"Wir wollen die Wurzeln nicht vergessen"

Milenko Vukovic (von links), Tanja und Zoran Cvetkovic, Nedjo Trifunovic, Dusko Cojanovic und Srdjan Babickov bei einer Runde Billard in ihrem Vereinsheim. Foto: Mandic

Gaggenau (tom) - Vor fünf Jahrzehnten, genau am 12. Oktober 1968, wurde das Anwerbeabkommen zwischen der Bundesrepublik Deutschland und Jugoslawien unterzeichnet. Seither haben sich die Bevölkerungsgruppen aus der ehemaligen Balkan-Republik zu einem wesentlichen gesellschaftlichen Faktor der Bundesrepublik entwickelt. In dieser Tradition steht der Serbische Kulturverein "Sveti Sava".

Titos Jugoslawien, es ist längst untergegangen, die Geschehnisse in den 1990er Jahren, sie haben auch das Clubleben verändert. Der Club, der sich heute im ehemaligen Schulhaus in Ottenau trifft, ist der Club der Serbischstämmigen. Kroaten oder Muslime haben zwischenzeitlich ihr eigenes Vereinsleben etabliert.

Hinzu kommt der Generationswechsel im Verein selbst. Denn viele der ersten Gastarbeiter-Generation sind wieder in ihre Heimat zurückgekehrt, berichtet Nedjo Trifunovic, der Vorsitzende. Nun will man neu durchstarten.

Auf dem Gaggenauer Maimarkt habe man bereits erfolgreich Präsenz gezeigt. Weitere Angebote - natürlich mit Zielrichtung auf die Zielgruppe - ergänzen das Vereinsleben.

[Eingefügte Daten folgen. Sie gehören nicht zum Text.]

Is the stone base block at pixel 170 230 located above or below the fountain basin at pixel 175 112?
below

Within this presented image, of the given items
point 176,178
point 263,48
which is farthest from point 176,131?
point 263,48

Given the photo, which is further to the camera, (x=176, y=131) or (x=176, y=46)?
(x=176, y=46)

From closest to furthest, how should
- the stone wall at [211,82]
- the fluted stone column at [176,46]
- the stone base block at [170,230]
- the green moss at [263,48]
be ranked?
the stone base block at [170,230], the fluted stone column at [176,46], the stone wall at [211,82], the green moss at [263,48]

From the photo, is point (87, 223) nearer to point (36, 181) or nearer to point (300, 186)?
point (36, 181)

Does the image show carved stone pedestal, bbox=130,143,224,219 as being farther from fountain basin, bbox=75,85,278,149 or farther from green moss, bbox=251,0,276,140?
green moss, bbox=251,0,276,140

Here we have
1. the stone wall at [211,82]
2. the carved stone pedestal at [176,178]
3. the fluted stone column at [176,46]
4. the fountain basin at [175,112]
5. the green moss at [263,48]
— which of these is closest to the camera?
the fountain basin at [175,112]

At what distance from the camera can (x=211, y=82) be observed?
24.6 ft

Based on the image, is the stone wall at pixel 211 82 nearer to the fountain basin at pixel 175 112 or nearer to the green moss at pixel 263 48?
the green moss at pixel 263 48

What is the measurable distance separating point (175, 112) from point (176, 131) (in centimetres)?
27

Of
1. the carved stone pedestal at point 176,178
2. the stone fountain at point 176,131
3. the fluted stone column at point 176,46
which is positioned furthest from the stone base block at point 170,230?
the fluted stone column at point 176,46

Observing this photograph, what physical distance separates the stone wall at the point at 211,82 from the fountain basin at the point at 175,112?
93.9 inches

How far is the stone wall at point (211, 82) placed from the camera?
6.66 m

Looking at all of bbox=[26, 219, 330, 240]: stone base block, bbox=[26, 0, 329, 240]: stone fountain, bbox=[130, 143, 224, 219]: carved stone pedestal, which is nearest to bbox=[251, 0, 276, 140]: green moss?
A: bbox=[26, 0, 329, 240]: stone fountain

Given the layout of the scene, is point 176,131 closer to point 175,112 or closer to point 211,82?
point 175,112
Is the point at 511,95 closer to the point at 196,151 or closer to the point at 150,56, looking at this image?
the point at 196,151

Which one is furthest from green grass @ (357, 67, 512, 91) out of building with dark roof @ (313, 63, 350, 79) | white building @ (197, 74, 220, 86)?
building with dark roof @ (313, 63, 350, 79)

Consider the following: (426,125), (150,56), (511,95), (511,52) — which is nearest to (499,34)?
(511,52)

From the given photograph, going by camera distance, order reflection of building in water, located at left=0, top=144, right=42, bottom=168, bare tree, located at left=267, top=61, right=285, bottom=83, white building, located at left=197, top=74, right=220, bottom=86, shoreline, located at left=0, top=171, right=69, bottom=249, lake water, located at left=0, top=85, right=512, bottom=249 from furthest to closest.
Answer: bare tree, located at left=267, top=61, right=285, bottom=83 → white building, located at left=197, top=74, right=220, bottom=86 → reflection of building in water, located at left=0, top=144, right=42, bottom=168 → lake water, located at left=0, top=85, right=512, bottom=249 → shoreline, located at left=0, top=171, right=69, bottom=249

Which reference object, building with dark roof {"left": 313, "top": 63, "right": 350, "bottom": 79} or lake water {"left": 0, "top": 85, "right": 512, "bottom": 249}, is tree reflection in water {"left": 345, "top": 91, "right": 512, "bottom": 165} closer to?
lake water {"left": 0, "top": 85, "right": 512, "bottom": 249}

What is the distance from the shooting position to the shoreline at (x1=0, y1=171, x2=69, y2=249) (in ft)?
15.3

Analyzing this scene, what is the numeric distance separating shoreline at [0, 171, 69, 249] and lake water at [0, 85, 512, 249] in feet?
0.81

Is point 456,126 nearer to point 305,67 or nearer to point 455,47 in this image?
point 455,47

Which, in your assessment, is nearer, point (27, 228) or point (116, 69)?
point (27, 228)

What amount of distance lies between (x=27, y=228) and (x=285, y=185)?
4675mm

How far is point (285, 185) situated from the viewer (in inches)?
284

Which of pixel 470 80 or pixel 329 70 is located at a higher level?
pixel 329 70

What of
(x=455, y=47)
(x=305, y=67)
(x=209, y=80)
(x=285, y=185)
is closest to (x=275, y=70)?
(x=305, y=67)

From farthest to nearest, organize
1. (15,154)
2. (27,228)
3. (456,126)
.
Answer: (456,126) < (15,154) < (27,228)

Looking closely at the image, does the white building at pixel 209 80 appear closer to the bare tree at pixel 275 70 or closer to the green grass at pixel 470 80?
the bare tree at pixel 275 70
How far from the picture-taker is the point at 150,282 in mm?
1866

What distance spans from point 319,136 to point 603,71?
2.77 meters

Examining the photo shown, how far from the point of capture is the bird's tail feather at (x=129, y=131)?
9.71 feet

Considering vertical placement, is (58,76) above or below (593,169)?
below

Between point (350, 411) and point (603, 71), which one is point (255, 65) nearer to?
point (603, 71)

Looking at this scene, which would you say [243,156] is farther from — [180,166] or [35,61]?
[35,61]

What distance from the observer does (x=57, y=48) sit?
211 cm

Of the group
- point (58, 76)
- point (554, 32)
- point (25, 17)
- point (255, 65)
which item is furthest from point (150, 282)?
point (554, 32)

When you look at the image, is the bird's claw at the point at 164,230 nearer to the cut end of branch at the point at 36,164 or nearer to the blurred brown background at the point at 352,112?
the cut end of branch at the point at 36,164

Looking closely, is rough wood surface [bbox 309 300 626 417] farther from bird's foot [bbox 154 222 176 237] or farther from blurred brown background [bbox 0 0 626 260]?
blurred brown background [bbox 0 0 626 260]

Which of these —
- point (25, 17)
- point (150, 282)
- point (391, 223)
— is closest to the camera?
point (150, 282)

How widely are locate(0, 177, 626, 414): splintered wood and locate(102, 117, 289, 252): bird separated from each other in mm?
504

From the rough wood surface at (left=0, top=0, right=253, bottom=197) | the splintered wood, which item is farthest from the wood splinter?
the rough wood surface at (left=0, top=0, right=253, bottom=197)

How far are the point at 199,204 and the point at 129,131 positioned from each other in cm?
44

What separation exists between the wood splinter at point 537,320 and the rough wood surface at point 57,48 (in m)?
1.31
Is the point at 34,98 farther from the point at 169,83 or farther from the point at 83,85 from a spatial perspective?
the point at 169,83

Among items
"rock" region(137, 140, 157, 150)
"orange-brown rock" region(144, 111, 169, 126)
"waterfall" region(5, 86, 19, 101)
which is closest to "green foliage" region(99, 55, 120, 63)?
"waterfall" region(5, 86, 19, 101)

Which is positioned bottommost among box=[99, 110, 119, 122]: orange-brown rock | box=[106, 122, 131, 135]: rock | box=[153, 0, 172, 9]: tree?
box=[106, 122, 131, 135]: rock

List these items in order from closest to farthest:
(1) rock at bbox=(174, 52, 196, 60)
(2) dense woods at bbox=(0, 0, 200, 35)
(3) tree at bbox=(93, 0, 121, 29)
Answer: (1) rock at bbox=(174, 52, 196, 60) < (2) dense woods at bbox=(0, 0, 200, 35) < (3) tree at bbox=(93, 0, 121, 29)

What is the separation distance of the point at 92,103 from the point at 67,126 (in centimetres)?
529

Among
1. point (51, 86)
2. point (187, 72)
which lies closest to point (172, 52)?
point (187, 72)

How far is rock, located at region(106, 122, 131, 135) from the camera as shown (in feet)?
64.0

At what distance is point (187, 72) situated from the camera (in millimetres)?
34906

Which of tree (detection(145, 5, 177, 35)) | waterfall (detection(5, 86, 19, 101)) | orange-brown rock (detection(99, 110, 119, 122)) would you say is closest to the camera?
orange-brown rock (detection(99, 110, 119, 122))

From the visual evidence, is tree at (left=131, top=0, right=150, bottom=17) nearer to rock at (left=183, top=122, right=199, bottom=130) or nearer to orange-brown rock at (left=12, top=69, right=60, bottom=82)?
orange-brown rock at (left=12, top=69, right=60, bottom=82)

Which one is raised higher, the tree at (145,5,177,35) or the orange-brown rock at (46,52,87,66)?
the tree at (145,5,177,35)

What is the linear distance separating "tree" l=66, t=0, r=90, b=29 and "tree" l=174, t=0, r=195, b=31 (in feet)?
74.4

Mit einer neuen und soliden finanziellen Basis soll der Weg in eine erfolgreiche Vereinszukunft gelingen. Die rund 40 Mitglieder des Clubs, insbesondere die jungen, verstehen sich als bestens in Gaggenau integriert, aber "die Verbindung zur Heimat wollen wir nicht verlieren, die Wurzeln nicht vergessen", sagen sie. "Nicht nur Cevapcici!", betonen die Mitglieder sei es, was Serbien so besonders mache. Die kyrillische Schrift sei auch etwas, auf das man stolz sein dürfe, sagt Tanja Cvetkovic. Aber wie kann man das mitteilen, wie kann man sich dafür begeistern? "Da muss man nach Serbien gehen: Landschaft, Mentalität, Gastfreundschaft, Hilfsbereitschaft erleben", erläutert Dusko Cojanovic.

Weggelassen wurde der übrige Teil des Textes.